I'm sorry but the princess is the castle // Shrimp
Dec 19, 2013 5:47:37 GMT -5
Post by charade on Dec 19, 2013 5:47:37 GMT -5
The late evening sun cast a darkening glow over the district, and for Madison Dewitt it was a common sight. In the past few months he had spent ever more time in his families tree house to keep himself occupied. None of his siblings really came up to it anymore; or at least if they did it was never with him. Madison supposed that such things were considered beneath most of them now as they had had to grow up so fast. But there was something about the solitude that he found appealing. Being alone with ones thoughts was not a terrible feeling if you were intending to be alone. And since no one really used the tree house for anything he had taken it upon himself to turn it into his private library. One full wall was taken up by a series of three bookshelves, each packed to the brim with books on every subject in existence. If he had been able to fit a desk in there, he would have, but scaling the rope ladder had been hard enough with the slats he had brought up one by one on his back for the shelves.
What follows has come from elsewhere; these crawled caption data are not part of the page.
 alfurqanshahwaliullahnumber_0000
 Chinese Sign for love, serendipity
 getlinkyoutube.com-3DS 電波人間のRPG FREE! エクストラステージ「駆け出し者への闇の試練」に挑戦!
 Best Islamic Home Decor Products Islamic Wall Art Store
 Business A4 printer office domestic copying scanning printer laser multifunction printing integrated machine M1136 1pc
He had whiled away more afternoons than he could count reading in his little fortress, shut away from the world, and occasionally watching the district from his perch. However, this time, he wasn't exactly alone. Alice Sullivan was in the treehouse. A Sullivan. Madison was fairly certain that his siblings would not approve, but he wasn't inclined to tell them about anything because they only talked to him when they needed something; it was never about him. Of course, it wasn't like he had invited Alice to spend time with him, he had simply forgotten to pull the ladder up behind himself and she found her way up there. The girl had a habit of finding him, something that was intriguing, but he never spent much time dwelling on it. She hadn't said much of anything just yet, but he was sure that she wanted to. She had a bottle with her, something that smelled of strong drink. Madison recoiled inwardly at that.
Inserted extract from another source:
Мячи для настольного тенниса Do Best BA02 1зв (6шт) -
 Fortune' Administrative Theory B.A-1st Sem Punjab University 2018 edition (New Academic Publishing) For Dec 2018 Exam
More than a few of the books he had read about the human body had swayed him from ever desiring to engage in certain activities, and anything that was basically poisoning oneself was something that he intended to stay away from in order to keep his intelligence sharp. He sat cross-legged in a corner of the makeshift room, a book about fowl open to a page comparing the velocity of laden birds to unladen birds on his lap, gripping a cup of chilled tea in one hand. There was a small icebox in the treehouse in which he occasionally kept beverages. It was easy to carry a bag of ice up the ladder as long as it was in a pack slung across his body and so when it needed a refill, he obliged. Sipping from his cup, he watched his 'guest' warily over the edge of his reading material. They had not yet truly had an extended dialogue and thus Madison was not sure why Alice was always hanging around him. Every time that they had been near each other before, something or someone had interrupted before anything could be said.
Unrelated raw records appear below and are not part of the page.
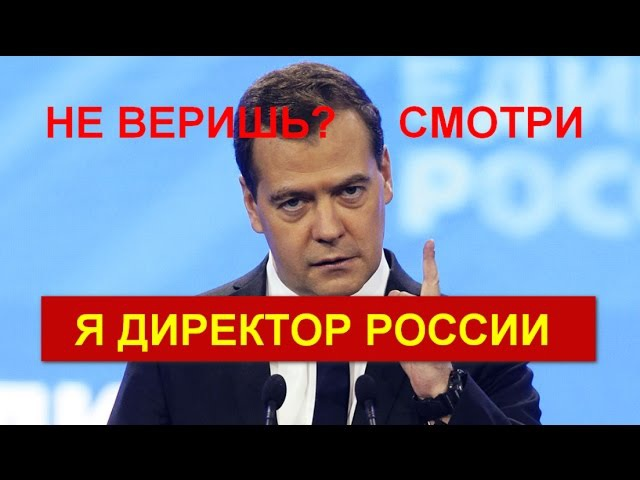 ►Правительство РФ не существует! Не веришь Смотри!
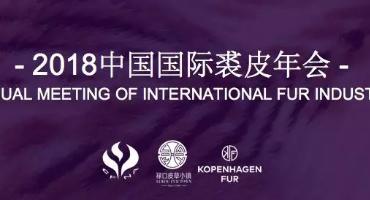 同行业精英共论市场走势、库存压力——2018中国国际裘皮年会高峰论坛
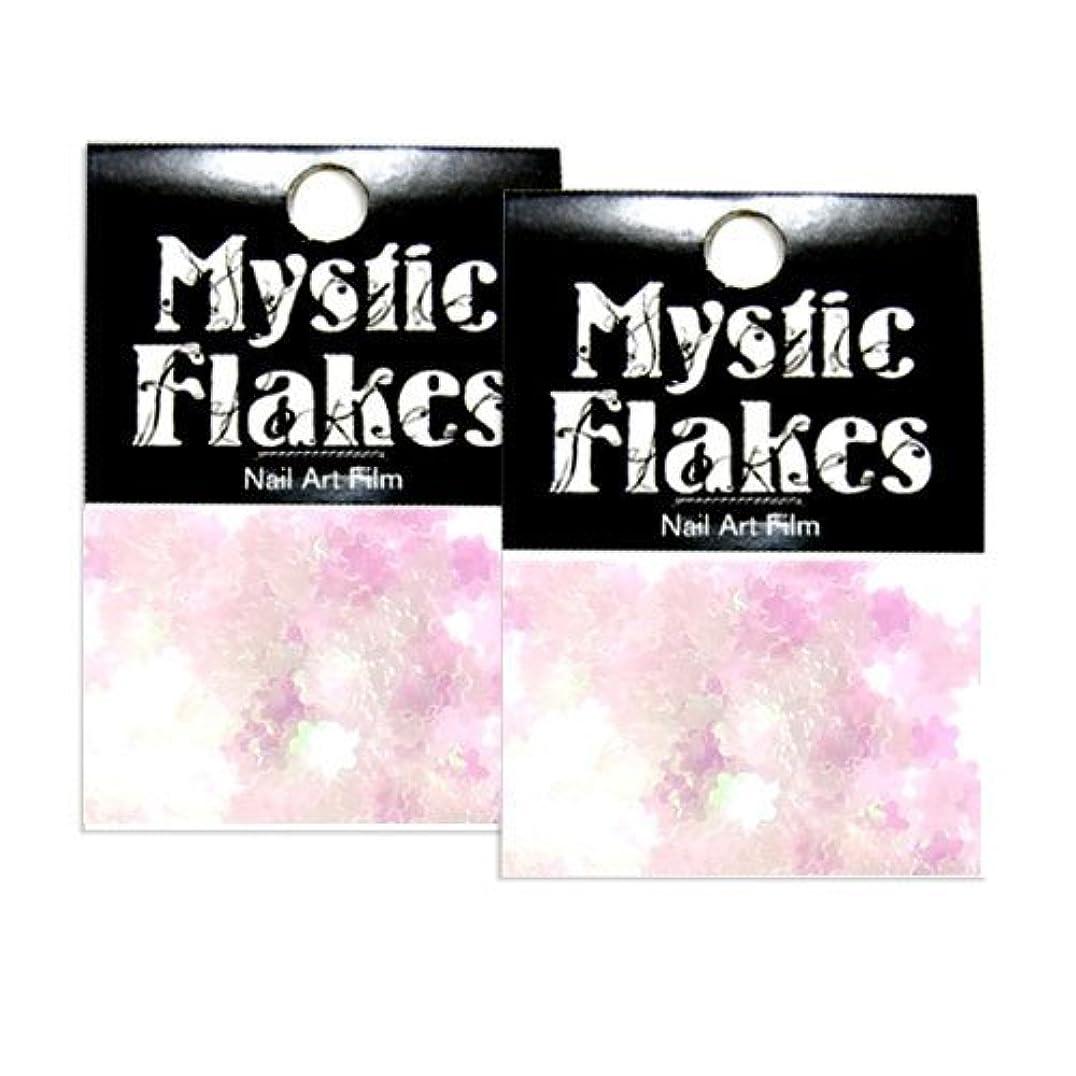 海藻フロー日食ミスティックフレース ネイル用ストーン カメレオンクリアピンク フラワー 0.5g 2個セット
However, she hadn't said anything yet, though he was sure he had seen her take a couple gulps from the bottle. Madison had nothing to say. He was not the type of person that started conversation; he observed, he reacted, he watched, but he did not instigate. He calculated, but he did not make the data known. There were plenty of reasons that Alice might want to talk to him, not the least being the common denominator of what had happened to their fathers. Or perhaps to talk about the death of her sister Cleo. Otherwise, she was likely attempting to get some information, and that was something that Madison was okay with because it wasn't as if people came to him for anything else.